So he drove to Bucknell in 2002 to pitch his idea to his friends. Furman would handle the scientific part of the equation, and Hazlik and Fritze would provide the business expertise. They chose the Eastern Shore for its close proximity to the ocean and several major markets.

Marvesta ShrimpToday, Marvesta (mar means ocean, Vesta is the goddess of home and hearth) has grown to five two-story-high greenhouses, where more than 50,000 pounds of healthy, happy shrimp were produced in 2006. What makes their indoor facility unique is that shrimp can be harvested daily, unlike outdoor shrimp farms, which are harvested twice a year and the crop then frozen. In addition, Marvesta doesn’t feed their shrimp any antibiotics, steroids, or hormones, so they qualify as organically grown, very appealing to local chefs. The company provides fresh shrimp to more than fifteen upscale restaurants between Easton, St. Michaels, Annapolis, and Baltimore. “I began buying eight pounds of shrimp a week in August,” says chef Andrew Evans, owner of The Inn at Easton. “They sell really well. The shrimp are very sweet; they’re really sushi quality.”

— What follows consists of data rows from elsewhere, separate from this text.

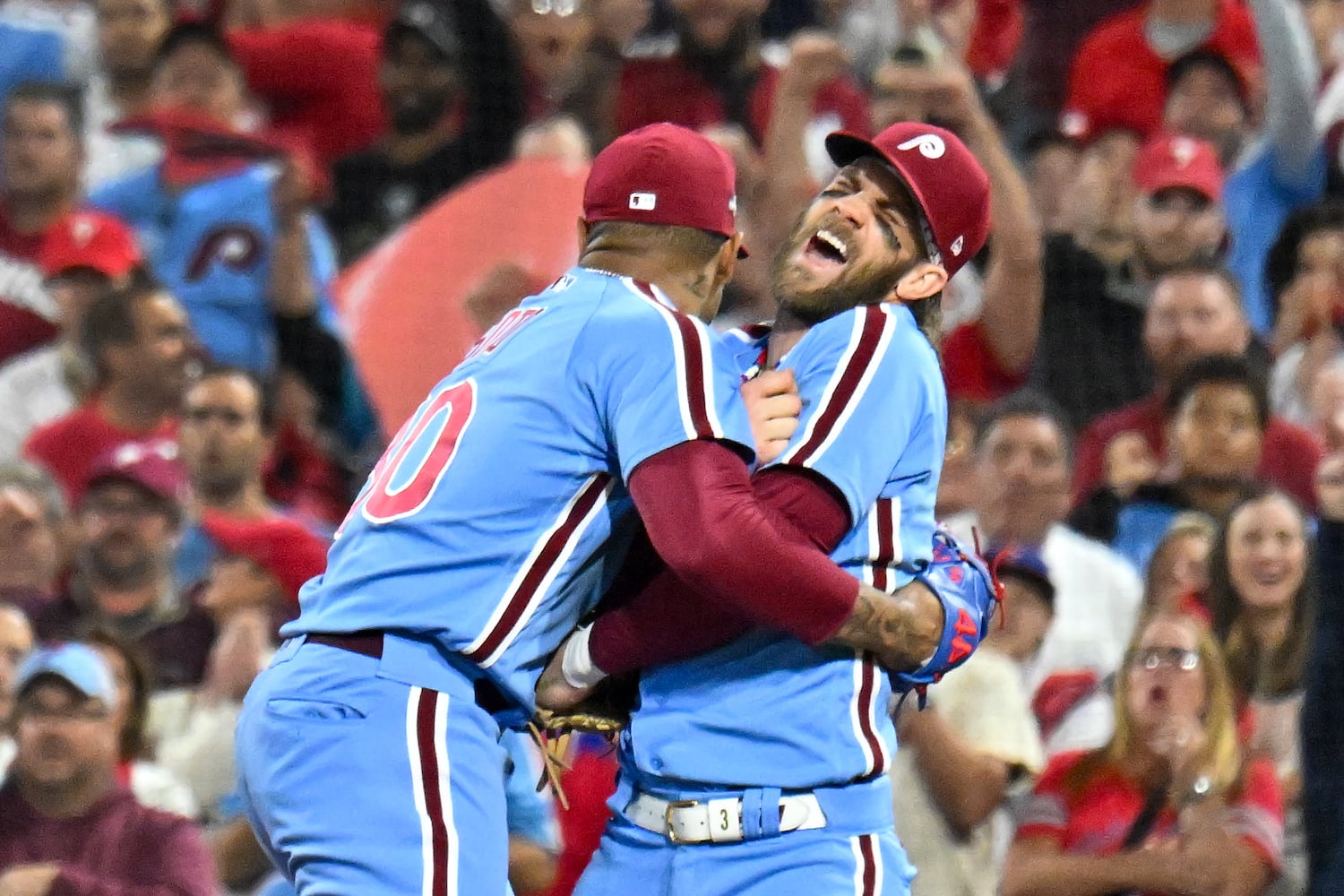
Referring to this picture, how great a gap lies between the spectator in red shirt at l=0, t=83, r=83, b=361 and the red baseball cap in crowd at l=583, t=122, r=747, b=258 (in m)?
3.43

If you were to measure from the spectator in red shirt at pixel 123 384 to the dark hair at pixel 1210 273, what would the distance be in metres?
2.64

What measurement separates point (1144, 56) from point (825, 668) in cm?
389

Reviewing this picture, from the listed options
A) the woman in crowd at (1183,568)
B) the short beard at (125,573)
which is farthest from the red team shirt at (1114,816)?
the short beard at (125,573)

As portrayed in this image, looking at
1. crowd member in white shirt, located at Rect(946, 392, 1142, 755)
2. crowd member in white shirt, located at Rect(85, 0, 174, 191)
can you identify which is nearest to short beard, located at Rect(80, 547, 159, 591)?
crowd member in white shirt, located at Rect(85, 0, 174, 191)

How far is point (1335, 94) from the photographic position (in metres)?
5.75

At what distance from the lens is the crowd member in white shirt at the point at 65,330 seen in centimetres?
536

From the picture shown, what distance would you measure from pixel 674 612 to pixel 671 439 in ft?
0.88

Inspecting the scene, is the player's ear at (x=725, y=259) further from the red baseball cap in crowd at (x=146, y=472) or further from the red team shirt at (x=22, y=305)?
the red team shirt at (x=22, y=305)

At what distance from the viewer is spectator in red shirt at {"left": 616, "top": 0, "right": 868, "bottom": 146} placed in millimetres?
5719

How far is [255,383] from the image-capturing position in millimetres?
5191

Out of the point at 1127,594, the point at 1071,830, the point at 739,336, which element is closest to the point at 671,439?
the point at 739,336

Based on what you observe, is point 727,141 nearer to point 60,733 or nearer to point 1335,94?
point 1335,94

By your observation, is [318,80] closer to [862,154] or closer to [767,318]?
[767,318]

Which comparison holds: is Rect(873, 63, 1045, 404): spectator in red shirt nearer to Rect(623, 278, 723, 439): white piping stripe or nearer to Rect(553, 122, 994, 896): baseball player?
Rect(553, 122, 994, 896): baseball player
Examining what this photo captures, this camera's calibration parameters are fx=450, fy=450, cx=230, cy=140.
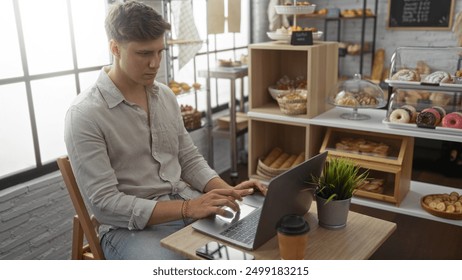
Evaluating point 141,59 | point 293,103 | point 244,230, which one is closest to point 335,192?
point 244,230

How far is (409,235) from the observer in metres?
2.72

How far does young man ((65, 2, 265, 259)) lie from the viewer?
1.41 meters

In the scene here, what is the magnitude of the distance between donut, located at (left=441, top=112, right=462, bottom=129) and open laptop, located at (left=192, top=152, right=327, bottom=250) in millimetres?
985

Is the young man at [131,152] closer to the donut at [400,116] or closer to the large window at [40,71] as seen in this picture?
the large window at [40,71]

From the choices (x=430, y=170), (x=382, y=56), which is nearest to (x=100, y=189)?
(x=430, y=170)

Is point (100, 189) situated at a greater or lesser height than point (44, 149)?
greater

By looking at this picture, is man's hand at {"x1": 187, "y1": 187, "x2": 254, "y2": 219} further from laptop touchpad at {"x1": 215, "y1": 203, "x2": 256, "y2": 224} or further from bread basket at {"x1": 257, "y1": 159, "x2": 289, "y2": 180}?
bread basket at {"x1": 257, "y1": 159, "x2": 289, "y2": 180}

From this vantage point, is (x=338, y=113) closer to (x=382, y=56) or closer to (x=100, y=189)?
(x=100, y=189)

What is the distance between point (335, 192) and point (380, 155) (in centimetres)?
107

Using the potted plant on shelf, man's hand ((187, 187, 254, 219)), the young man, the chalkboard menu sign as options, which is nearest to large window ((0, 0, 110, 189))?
the young man

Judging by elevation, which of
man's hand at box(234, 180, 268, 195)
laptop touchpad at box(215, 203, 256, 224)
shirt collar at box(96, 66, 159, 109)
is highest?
shirt collar at box(96, 66, 159, 109)

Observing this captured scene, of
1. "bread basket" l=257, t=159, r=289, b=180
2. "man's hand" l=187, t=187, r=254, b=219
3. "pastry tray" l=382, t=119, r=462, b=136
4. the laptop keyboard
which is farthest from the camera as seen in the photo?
"bread basket" l=257, t=159, r=289, b=180

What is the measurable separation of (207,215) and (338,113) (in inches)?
54.9

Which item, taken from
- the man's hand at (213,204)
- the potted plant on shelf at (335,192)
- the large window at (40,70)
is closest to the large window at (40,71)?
the large window at (40,70)
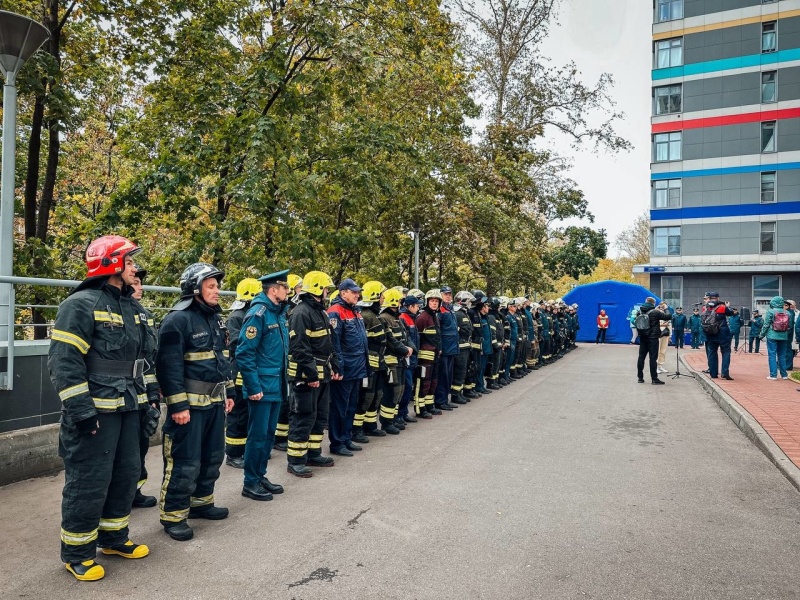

Furman, Fritze, and Hanzlik are now consumed with a new problem: The demand for their shrimp far exceeds supply. They’re currently looking to relocate and hoping to find a fifty-acre site on the Eastern Shore that can handle fifty greenhouses.

“Marvesta Shrimp Farms is doing something no one else is doing; they are way ahead of the curve in terms of production quality,” says Tom Ziegler, CEO of Zeigler Bros., a longstanding specialized feed company, which supplies Marvesta. “They’ve figured out a way to produce shrimp in a controlled environment and in a cost-effective way, and they’re delivering it fresh to the marketplace. I think this is the future of aquaculture.”

The three shrimp guys agree. “I’m not saying we’re Gutenberg inventing the printing press,” says Fritze, “but we’re pioneering an industry and literally building our business from scratch. The oceans are being depleted, yet here we are producing pampered shrimp. This is Club Med for shrimp.”